Date of Award
Doctor of Philosophy (PhD)
Mechanical Engineering & Applied Mechanics
This thesis addresses coordinated path planning for ﬁxed-wing Unmanned Aerial Vehicles
(UAVs) engaged in persistent surveillance missions. While uniquely suited to this mission,
ﬁxed wing vehicles have maneuver constraints that can limit their performance in this role.

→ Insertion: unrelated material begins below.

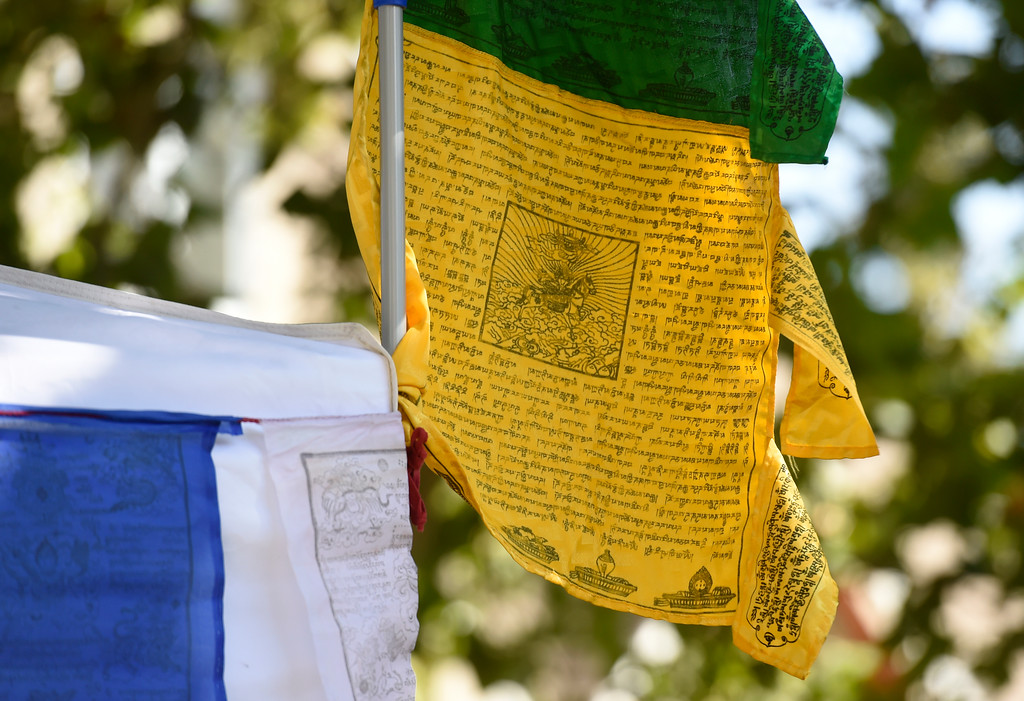 . Prayer flags blow in the wind as Buddhist monks from the Gaden Shartse Monastic Community in Mungod, India perform a sacred blessing ceremony at Naropa University on Tuesday in Boulder. The monks are visiting to create a Sacred Vajrasattva Sand Mandala at the Boulder Public Library for Jaipur Literature Festival. For more photos and video of the blessing go to dailycamera.com Jeremy Papasso/ Staff Photographer/ Sept. 12, 2017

Current technology vehicles are capable of long duration ﬂight with a minimal acoustic
footprint while carrying an array of cameras and sensors. Both military tactical and civilian
safety applications can beneﬁt from this technology. We make three main contributions:
C1 A sequential path planner that generates a C2 ﬂight plan to persistently acquire a
covering set of data over a user designated area of interest. The planner features the
• A path length abstraction that embeds kino-dynamic motion constraints to estimate feasible path length
• A Traveling Salesman-type planner to generate a covering set route based on the path length abstraction
• A smooth path generator that provides C2 routes that satisfy user speciﬁed curvature constraints
C2 A set of algorithms to coordinate multiple UAVs, including mission commencement
from arbitrary locations to the start of a coordinated mission and de-conﬂiction of
paths to avoid collisions with other vehicles and ﬁxed obstacles
C3 A numerically robust toolbox of spline-based algorithms tailored for vehicle routing
validated through ﬂight test experiments on multiple platforms. A variety of tests
and platforms are discussed.
The algorithms presented are based on a technical approach with approximately equal
emphasis on analysis, computation, dynamic simulation, and ﬂight test experimentation.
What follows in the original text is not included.